Task description: If a record below holds a picture, drop the picture and restate everything else word for word.
------ Provided records ------
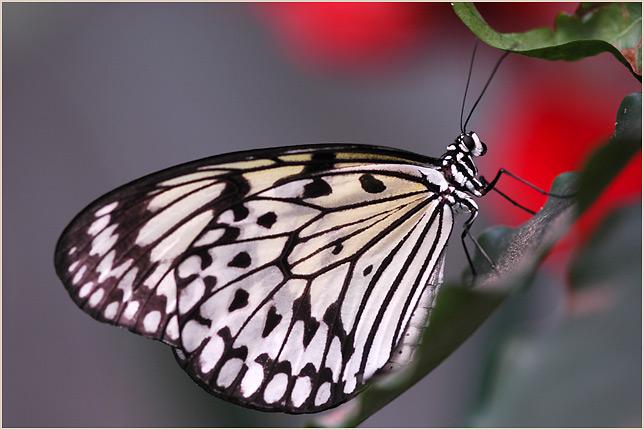 Papillon du jour Dsc_0210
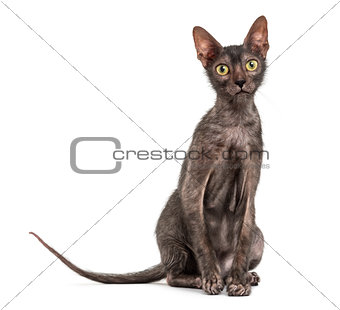 Lykoi cat, 7 months old, also called the Werewolf cat , against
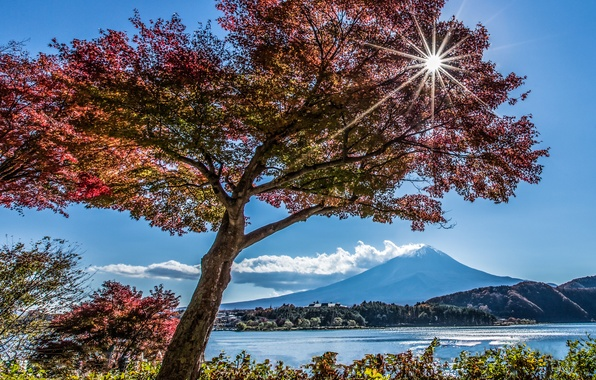 Picture autumn, lake, tree, mountain, Japan, Fuji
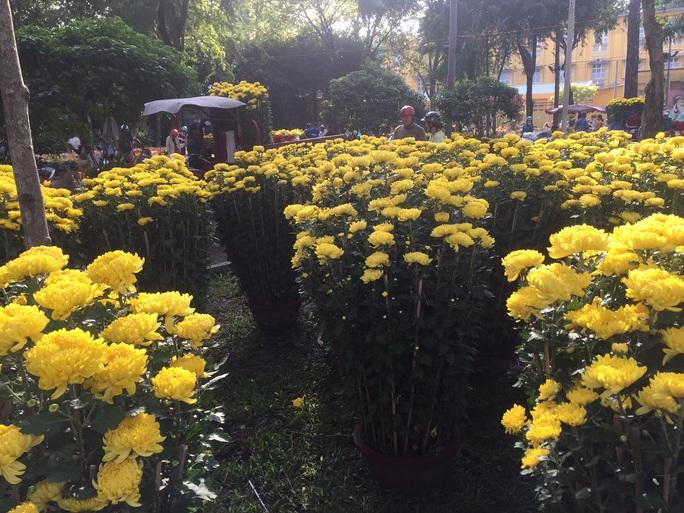 Chen nhau mua hoa giảm giá sáng 30 Tết, hàng chục gốc đào xứ Bắc bị bỏ lại ở chợ hoa - Ảnh 9.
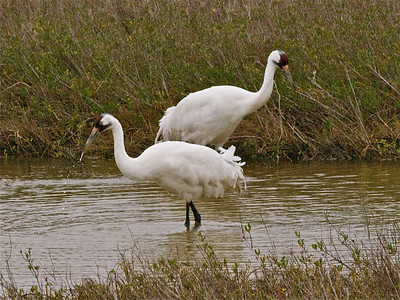 Whooping Cranes 8 Copyright 2010 Neil Stahl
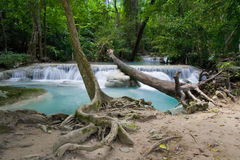 Jungle Scenery. Peaceful scenery in the jungle, Kanchanaburi province, Thailand Royalty Free Stock Image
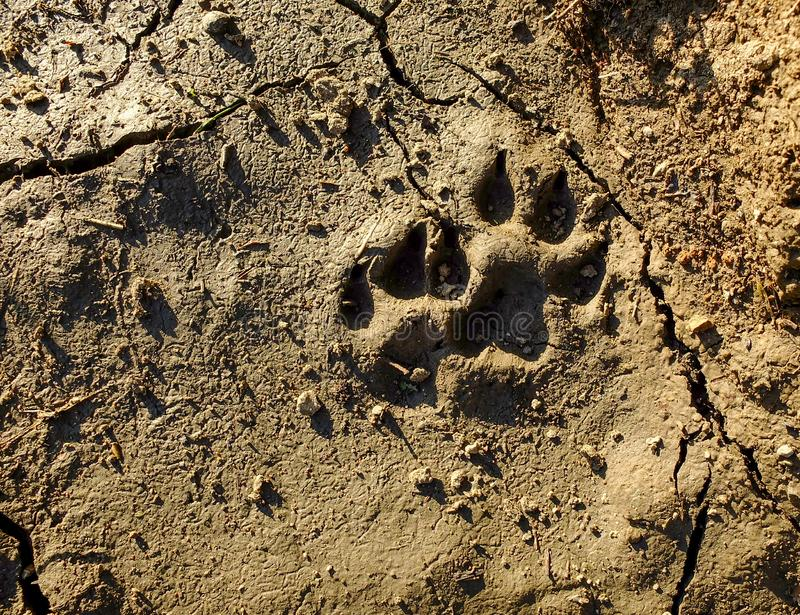 Zwierz?cy odcisk stopy Ślada zwierzęca łapa na krakingowej ziemi Ślad dzikie zwierzę na ziemi zdjęcia royalty free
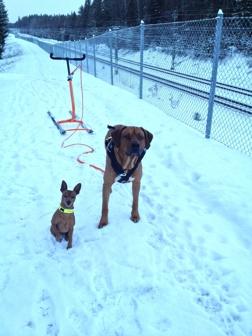Lilla Rosso och Winston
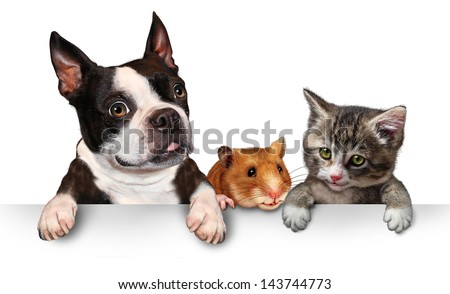 Pets sign for veterinary medicine and pet store or animal adoption advertising and marketing message with a cute dog hamster and a cat hanging on a horizontal white placard with copy space. - stock photo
------
Response for this exercise:
 Papillon du jour Dsc_0210
 Lykoi cat, 7 months old, also called the Werewolf cat , against
 Picture autumn, lake, tree, mountain, Japan, Fuji
 Chen nhau mua hoa giảm giá sáng 30 Tết, hàng chục gốc đào xứ Bắc bị bỏ lại ở chợ hoa - Ảnh 9.
 Whooping Cranes 8 Copyright 2010 Neil Stahl
 Jungle Scenery. Peaceful scenery in the jungle, Kanchanaburi province, Thailand Royalty Free Stock Image
 Zwierz?cy odcisk stopy Ślada zwierzęca łapa na krakingowej ziemi Ślad dzikie zwierzę na ziemi zdjęcia royalty free
Lilla Rosso och Winston
 Pets sign for veterinary medicine and pet store or animal adoption advertising and marketing message with a cute dog hamster and a cat hanging on a horizontal white placard with copy space. - stock photo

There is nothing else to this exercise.